In the big picture, the book is very well written and touches on some truly interesting philosophical questions. The premise of repeating life over and over and the recognition that small actions can have far reaching consequences is a good one, but to me it just seems this book went about things in all the wrong ways. There were characters that really had no place in the book (the fact that the midwife couldn't get there because of snow affected... nothing? Ben Cole was important... why? Character after character seems to only play a very minor role in ONE of her lives - Roland, for example). I just didn't see the point in a lot of the extra details.

We are invited to view the night of her birth over and over and over. After a while it just gets old. We get it. She dies and is reborn. I like that she (mostly) has no real concept of her "ability". Yet when she DOES choose to take her power into her own hands, that revelation is glossed over - you would think after sticking through life after life, the reader would be rewarded with Ursula's epiphany of why she keeps having these "leaking memories". But no. It's really only loosely addressed. She achieves her goal in the end, but then we are left hanging without knowing the result of that last, historically significant action. What, then, is the point?

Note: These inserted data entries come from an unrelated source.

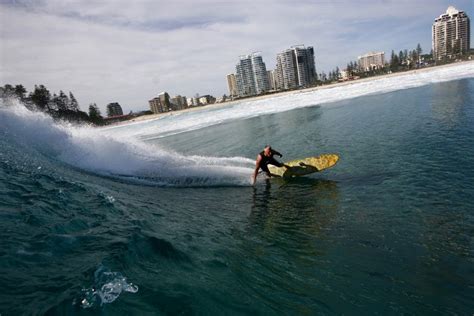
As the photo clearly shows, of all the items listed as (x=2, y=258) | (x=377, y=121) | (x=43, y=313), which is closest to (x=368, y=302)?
(x=43, y=313)

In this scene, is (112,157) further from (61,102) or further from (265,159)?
(61,102)

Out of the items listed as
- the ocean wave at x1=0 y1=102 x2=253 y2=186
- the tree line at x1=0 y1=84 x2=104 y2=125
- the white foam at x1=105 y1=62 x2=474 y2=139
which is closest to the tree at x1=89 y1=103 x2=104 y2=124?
the tree line at x1=0 y1=84 x2=104 y2=125

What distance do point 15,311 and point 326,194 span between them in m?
9.89

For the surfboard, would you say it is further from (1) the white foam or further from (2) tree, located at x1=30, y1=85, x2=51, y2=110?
(2) tree, located at x1=30, y1=85, x2=51, y2=110

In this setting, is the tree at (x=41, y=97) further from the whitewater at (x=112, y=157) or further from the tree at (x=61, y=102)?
the whitewater at (x=112, y=157)

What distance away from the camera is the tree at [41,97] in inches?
3926

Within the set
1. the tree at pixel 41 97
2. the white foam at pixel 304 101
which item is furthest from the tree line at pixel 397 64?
the tree at pixel 41 97

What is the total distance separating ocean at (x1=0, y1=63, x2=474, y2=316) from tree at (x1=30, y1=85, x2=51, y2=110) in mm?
99564

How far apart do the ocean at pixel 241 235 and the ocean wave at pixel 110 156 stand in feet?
0.51

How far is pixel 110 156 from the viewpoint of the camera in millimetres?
18344

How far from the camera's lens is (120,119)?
151m

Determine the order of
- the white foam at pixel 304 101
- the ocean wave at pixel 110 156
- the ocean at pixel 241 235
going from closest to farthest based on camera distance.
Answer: the ocean at pixel 241 235, the ocean wave at pixel 110 156, the white foam at pixel 304 101

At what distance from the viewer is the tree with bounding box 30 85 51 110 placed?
99.7 meters

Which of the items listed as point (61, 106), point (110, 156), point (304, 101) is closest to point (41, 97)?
point (61, 106)
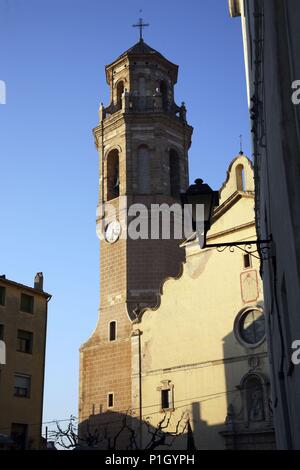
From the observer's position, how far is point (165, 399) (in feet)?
85.1

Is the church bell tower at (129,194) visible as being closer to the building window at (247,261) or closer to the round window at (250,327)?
the building window at (247,261)

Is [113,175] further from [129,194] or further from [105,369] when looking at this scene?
[105,369]

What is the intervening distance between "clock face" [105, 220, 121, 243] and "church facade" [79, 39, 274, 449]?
2.4 inches

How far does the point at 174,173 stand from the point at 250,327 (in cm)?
1259

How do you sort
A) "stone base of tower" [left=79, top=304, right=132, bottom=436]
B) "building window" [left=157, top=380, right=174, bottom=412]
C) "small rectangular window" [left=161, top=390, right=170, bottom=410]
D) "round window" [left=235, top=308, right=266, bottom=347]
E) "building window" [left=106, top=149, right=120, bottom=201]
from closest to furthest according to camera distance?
"round window" [left=235, top=308, right=266, bottom=347] → "building window" [left=157, top=380, right=174, bottom=412] → "small rectangular window" [left=161, top=390, right=170, bottom=410] → "stone base of tower" [left=79, top=304, right=132, bottom=436] → "building window" [left=106, top=149, right=120, bottom=201]

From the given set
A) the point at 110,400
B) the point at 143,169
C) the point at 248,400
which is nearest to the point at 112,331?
the point at 110,400

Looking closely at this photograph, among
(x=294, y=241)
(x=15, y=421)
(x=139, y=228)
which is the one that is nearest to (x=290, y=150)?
(x=294, y=241)

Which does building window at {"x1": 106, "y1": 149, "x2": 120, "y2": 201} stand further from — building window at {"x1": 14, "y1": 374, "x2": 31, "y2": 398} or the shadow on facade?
the shadow on facade

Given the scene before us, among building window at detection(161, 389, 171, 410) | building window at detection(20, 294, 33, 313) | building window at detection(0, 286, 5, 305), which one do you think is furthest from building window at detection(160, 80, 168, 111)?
building window at detection(161, 389, 171, 410)

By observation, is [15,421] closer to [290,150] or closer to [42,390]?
[42,390]

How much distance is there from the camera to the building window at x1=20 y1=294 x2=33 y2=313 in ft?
96.4

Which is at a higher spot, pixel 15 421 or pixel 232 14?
pixel 232 14
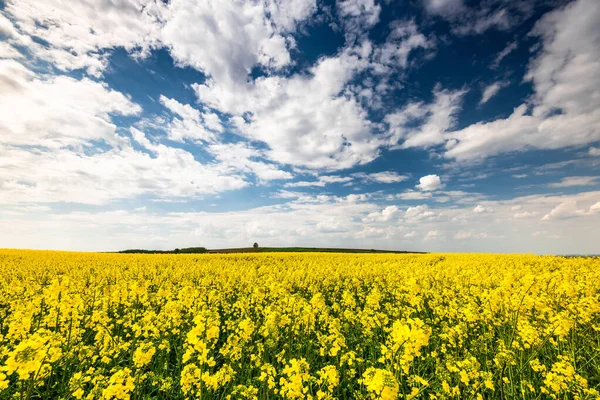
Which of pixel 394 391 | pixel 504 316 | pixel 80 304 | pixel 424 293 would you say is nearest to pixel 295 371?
pixel 394 391

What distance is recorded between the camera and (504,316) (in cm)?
575

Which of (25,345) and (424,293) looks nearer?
(25,345)

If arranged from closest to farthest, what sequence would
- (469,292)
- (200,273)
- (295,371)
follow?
(295,371), (469,292), (200,273)

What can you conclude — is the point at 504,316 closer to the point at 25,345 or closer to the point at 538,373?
the point at 538,373

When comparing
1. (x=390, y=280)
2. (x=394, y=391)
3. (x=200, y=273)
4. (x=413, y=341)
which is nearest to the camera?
(x=394, y=391)

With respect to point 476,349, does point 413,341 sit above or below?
above

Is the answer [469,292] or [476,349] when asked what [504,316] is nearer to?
[476,349]

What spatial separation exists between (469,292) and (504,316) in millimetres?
3439

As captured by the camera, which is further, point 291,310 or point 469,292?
point 469,292

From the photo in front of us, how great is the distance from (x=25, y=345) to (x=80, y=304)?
3.01 meters

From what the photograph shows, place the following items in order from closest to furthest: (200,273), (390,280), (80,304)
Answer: (80,304) → (390,280) → (200,273)

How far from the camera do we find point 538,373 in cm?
531

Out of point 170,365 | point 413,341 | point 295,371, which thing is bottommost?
point 170,365

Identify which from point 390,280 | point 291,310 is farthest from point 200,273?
→ point 291,310
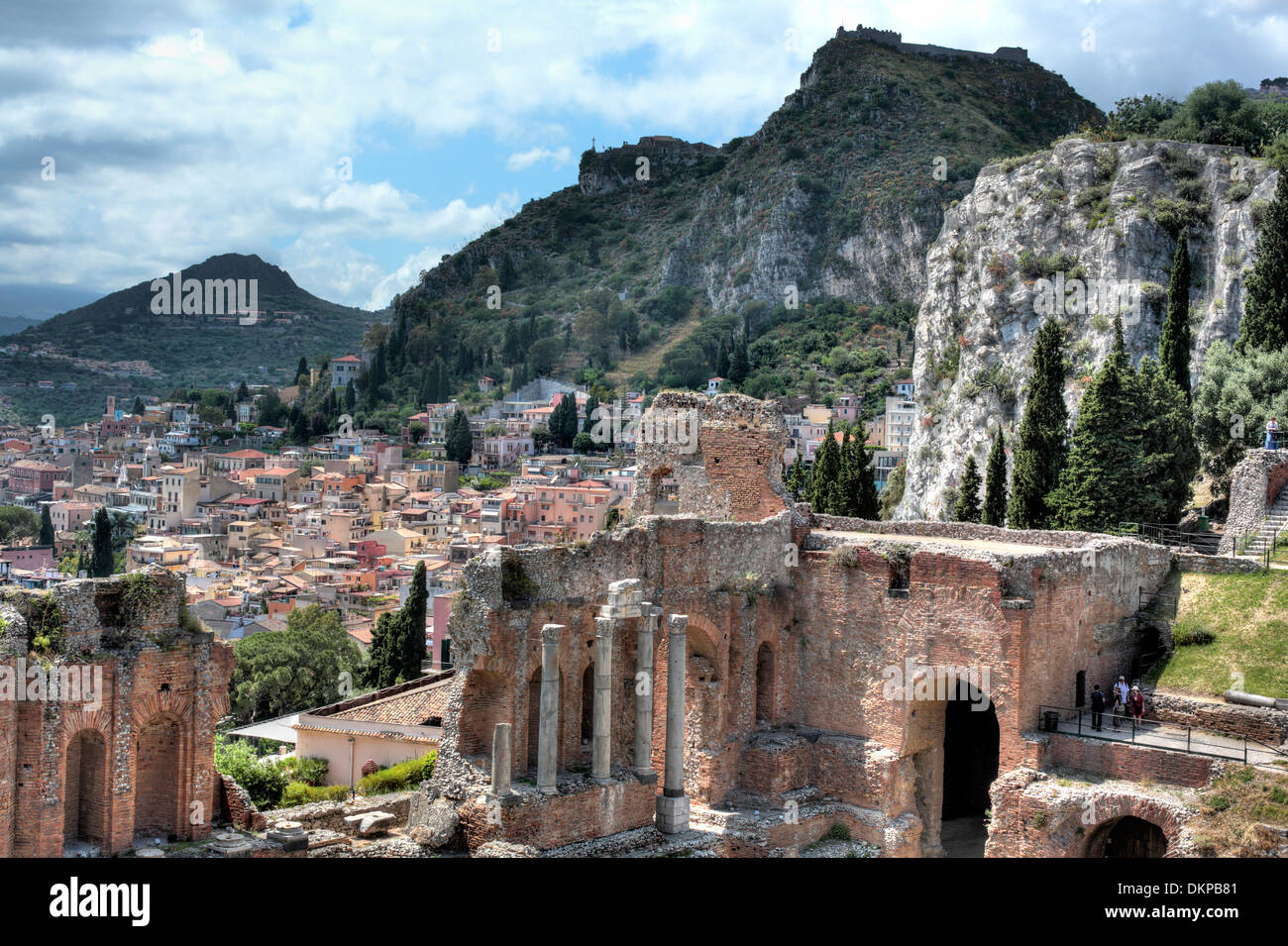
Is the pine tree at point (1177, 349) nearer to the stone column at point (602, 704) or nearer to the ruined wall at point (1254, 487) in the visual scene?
the ruined wall at point (1254, 487)

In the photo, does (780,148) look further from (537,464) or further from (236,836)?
(236,836)

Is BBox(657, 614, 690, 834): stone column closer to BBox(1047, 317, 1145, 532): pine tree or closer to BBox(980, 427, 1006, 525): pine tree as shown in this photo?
BBox(1047, 317, 1145, 532): pine tree

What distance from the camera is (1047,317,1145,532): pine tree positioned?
37.4 metres

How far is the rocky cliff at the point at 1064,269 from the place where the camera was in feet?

As for character development, it really fell short. It all just felt a bit... shallow. I neither loved nor hated ANY of the characters. There were so many that were just superfluous. Ursula herself is held at a distance, and we never truly get to know her - especially since she's a bit of a different person in each life. Izzie might just be the best character of the novel, and she's but secondary. Hugh seems like a kind father, but he never does or says anything to prove that assumption. We are never told why Maurice is such an ass. In my opinion, there could have been fewer characters that were more fully developed and the story would have been better served.

Where the book shines is in the areas OUTSIDE the pages - when the reader can imagine what is going on in these oft repeated lives, and the philosophies this book leads one to ponder. Unfortunately, this area is outside of the author's direct control and as such, really has no bearing on the overall review of the book itself. There were several bomb scenes that were quite compelling, and I have no arguments with the author's talent with turning a phrase. But it just had me puzzled throughout the entire book, as I kept waiting for some significant plot twists and was left wanting.